## Exercise directions
Can you identify every line in the items below that contains the word "tractor"? Copy each of those lines in full.

## Material to process
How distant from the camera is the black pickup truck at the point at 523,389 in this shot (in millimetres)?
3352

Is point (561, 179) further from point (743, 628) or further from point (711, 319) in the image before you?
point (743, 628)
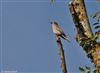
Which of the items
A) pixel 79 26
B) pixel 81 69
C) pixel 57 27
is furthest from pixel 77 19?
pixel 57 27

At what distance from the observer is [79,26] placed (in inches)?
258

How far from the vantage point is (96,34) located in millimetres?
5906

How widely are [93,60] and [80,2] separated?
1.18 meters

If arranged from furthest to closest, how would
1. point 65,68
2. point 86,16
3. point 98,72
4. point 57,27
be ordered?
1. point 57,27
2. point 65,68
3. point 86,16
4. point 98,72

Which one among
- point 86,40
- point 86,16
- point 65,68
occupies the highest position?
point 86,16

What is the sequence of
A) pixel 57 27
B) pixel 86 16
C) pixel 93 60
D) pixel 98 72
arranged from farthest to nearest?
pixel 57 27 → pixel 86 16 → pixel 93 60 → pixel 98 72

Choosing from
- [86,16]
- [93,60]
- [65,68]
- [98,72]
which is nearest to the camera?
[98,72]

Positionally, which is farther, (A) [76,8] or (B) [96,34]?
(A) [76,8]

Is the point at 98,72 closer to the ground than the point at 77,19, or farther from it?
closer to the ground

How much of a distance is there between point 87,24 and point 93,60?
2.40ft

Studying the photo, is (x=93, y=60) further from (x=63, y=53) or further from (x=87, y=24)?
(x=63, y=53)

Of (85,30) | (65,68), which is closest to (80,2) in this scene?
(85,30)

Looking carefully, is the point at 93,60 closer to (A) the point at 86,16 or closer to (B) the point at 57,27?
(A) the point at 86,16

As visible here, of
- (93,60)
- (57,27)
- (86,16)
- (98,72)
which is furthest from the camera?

---

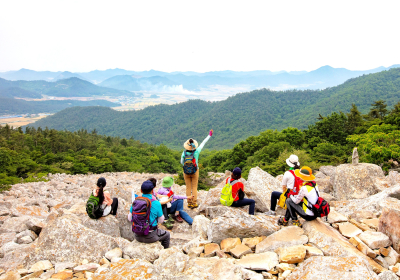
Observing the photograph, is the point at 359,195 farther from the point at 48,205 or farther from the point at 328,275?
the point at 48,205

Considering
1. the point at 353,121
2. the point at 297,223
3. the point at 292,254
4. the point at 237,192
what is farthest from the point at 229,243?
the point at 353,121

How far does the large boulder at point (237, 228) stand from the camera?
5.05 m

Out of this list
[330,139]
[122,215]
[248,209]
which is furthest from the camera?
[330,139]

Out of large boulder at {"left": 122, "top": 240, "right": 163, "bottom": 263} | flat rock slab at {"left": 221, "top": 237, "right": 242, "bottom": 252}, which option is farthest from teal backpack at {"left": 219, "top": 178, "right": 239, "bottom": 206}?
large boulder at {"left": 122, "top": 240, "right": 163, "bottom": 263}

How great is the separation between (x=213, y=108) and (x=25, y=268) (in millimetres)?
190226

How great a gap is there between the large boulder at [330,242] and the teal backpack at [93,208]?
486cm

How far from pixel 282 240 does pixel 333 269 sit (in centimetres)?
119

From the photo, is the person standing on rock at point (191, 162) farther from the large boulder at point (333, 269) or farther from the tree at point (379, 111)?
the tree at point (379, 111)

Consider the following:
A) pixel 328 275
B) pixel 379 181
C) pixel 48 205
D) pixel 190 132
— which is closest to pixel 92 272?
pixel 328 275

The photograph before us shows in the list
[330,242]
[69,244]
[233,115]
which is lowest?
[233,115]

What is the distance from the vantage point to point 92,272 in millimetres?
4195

* * *

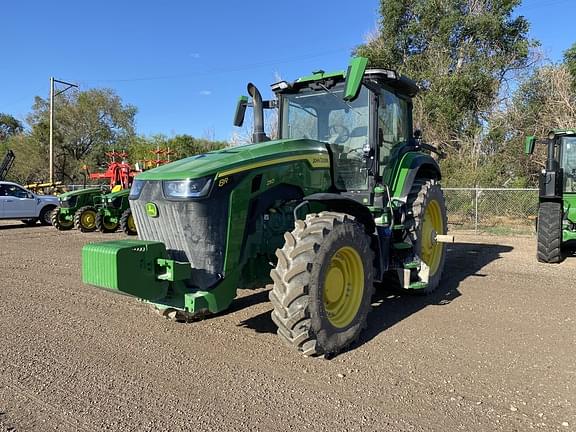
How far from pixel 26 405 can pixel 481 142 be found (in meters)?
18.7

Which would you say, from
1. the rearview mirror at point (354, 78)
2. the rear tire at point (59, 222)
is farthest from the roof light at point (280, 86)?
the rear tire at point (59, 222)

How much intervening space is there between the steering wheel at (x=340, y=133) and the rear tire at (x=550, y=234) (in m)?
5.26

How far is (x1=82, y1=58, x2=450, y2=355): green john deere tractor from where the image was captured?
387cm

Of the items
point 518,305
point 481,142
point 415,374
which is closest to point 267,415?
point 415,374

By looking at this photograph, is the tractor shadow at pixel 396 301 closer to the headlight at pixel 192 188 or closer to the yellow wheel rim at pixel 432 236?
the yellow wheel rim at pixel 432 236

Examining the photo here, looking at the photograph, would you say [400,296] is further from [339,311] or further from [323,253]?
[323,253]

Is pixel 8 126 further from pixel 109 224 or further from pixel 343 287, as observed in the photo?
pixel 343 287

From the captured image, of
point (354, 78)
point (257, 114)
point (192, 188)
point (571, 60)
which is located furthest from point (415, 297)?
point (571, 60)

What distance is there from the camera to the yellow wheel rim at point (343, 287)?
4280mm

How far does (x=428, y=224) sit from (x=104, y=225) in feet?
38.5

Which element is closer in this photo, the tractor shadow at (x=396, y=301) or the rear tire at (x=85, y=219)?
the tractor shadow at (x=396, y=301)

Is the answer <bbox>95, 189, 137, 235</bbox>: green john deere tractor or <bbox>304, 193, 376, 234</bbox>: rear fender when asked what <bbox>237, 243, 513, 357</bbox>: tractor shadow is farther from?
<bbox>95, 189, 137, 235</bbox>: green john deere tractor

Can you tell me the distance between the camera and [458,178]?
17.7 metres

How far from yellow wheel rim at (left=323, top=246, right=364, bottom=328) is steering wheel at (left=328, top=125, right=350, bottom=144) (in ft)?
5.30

## Finished exercise
How far is (x1=82, y1=58, x2=450, y2=355): green john deere tractor from where the image was captured?
By looking at this photograph, is the tractor shadow at pixel 396 301 closer to the headlight at pixel 192 188 or closer to the yellow wheel rim at pixel 432 236?
Which element is closer in this photo, the tractor shadow at (x=396, y=301) or the rear tire at (x=85, y=219)?
the tractor shadow at (x=396, y=301)
Is the answer <bbox>95, 189, 137, 235</bbox>: green john deere tractor or <bbox>304, 193, 376, 234</bbox>: rear fender when asked what <bbox>237, 243, 513, 357</bbox>: tractor shadow is farther from?
<bbox>95, 189, 137, 235</bbox>: green john deere tractor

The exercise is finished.